# Ariens model 924024 ?'s



## ilucas (Jan 27, 2013)

I have an Ariens model 924024, tractor serial # 013312 Scoop # 15423

Does anyone know how old it is? I bought it in 2000. I went through it to the tune of $700.00 3 years ago. We do walkways at a condo complex where we plow. I keep this one as # 3 to back up our newer machines in case 1 goes down. I am thinking of selling it because it just sits and does not get used. I can't seem to put it up for sale because the thing is a tank, it scrapes so good and will go through anything.

When we first started doing these walkways back in the mid 80's I would always look in the want adds for old 60's & 70's Ariens....they used to do the job better than any of the new snowblowers back then. Well those days are long gone and so are all the older Ariens. I am finding it hard to put this machine up for sale because it links me back to the good old days when we first started and old Ariens are all we would use. It works great still but I think it is time to sell it before I can't get any thing for it. 

So if anyone knows the year of manufacture
and a ballpark figure of what I should ask for it it would be greatly appreciated......thanks

I will post some pics if I can figure how to do it from my phone


----------



## Geno (Nov 29, 2011)

I have same model- I think I came to conclusion it is a 1978. Scot may chime in to verify. Value would vary a lot on condition, ect. At this time and in good condition.. I'm thinking $225-$275(maybe 300 if excellent). I'm not good on putting price on something but that would be my margin if were looking at one to buy that old.


----------



## ilucas (Jan 27, 2013)

============

[SET OF TASKS]:
A. In one to three sentences, explain why the original poster in the Ariens thread finds it hard to put the machine up for sale.
B. Repeat word for word the part of the Ariens thread from "When we first started doing" up to and including "(Nov 29, 2011)".
The entries after this come from a separate source.

[SUPPLIED MATERIAL]:
============

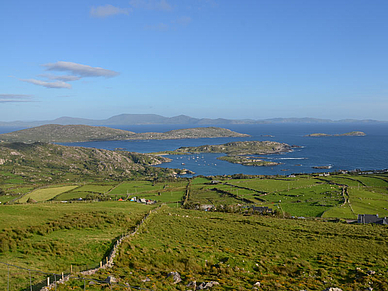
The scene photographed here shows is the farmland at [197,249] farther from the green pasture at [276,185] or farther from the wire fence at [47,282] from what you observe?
the green pasture at [276,185]

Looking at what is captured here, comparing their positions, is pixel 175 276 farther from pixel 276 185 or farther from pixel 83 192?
pixel 276 185

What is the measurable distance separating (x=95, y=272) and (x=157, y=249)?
5815 millimetres

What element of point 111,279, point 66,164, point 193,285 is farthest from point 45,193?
point 193,285

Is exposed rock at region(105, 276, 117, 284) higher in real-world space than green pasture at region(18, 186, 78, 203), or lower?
higher

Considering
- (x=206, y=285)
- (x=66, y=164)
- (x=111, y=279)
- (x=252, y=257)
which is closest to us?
(x=111, y=279)

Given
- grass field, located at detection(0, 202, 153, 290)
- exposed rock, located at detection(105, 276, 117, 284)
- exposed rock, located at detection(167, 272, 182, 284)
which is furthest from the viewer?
grass field, located at detection(0, 202, 153, 290)

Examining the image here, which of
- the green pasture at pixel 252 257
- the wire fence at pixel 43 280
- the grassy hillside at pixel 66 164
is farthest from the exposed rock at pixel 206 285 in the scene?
the grassy hillside at pixel 66 164

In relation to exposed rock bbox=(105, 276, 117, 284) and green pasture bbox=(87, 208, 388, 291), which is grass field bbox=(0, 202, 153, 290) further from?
exposed rock bbox=(105, 276, 117, 284)

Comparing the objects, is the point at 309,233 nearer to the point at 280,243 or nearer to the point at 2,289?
the point at 280,243

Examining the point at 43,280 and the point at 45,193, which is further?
the point at 45,193

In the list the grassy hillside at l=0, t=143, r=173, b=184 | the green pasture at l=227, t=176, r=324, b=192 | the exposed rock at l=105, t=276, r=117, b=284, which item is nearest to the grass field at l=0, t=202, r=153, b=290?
the exposed rock at l=105, t=276, r=117, b=284

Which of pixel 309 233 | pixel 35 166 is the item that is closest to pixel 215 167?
pixel 35 166

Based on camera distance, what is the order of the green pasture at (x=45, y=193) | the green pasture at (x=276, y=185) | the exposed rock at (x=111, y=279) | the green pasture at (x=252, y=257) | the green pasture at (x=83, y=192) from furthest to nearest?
the green pasture at (x=276, y=185) < the green pasture at (x=83, y=192) < the green pasture at (x=45, y=193) < the green pasture at (x=252, y=257) < the exposed rock at (x=111, y=279)

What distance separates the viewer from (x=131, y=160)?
181m
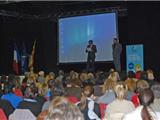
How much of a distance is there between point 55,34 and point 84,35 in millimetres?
1797

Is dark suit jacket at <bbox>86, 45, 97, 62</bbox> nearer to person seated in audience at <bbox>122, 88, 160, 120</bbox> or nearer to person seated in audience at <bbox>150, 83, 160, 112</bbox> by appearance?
person seated in audience at <bbox>150, 83, 160, 112</bbox>

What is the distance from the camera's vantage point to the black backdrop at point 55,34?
39.4ft

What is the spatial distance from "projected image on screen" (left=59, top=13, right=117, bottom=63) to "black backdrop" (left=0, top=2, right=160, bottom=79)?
0.32m

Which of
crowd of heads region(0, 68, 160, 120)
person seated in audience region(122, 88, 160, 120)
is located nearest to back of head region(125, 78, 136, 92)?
crowd of heads region(0, 68, 160, 120)

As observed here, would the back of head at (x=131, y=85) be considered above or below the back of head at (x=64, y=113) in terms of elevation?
below

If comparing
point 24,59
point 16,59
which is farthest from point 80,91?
point 16,59

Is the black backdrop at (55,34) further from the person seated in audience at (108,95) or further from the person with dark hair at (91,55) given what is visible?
the person seated in audience at (108,95)

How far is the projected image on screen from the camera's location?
1319 cm

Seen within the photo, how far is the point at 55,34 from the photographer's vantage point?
50.6 ft

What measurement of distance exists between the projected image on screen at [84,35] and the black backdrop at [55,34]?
1.04 feet

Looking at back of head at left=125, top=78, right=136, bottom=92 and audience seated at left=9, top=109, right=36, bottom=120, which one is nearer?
audience seated at left=9, top=109, right=36, bottom=120

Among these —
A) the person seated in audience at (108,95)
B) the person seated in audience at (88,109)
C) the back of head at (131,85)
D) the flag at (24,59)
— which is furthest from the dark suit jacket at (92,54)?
the person seated in audience at (88,109)

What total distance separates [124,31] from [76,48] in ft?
6.56

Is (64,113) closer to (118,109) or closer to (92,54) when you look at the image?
(118,109)
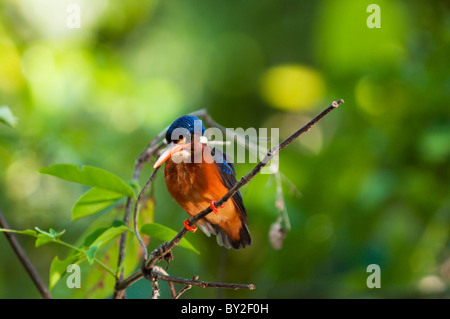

============

[EXERCISE SOLUTIONS]:
A. The poster says the machine is a tank that scrapes very well and will go through anything. It also links the poster back to the good old days, when they first started doing the walkways and used only old Ariens.

B.
When we first started doing these walkways back in the mid 80's I would always look in the want adds for old 60's & 70's Ariens....they used to do the job better than any of the new snowblowers back then. Well those days are long gone and so are all the older Ariens. I am finding it hard to put this machine up for sale because it links me back to the good old days when we first started and old Ariens are all we would use. It works great still but I think it is time to sell it before I can't get any thing for it. 

So if anyone knows the year of manufacture
and a ballpark figure of what I should ask for it it would be greatly appreciated......thanks

I will post some pics if I can figure how to do it from my phone


----------



## Geno (Nov 29, 2011)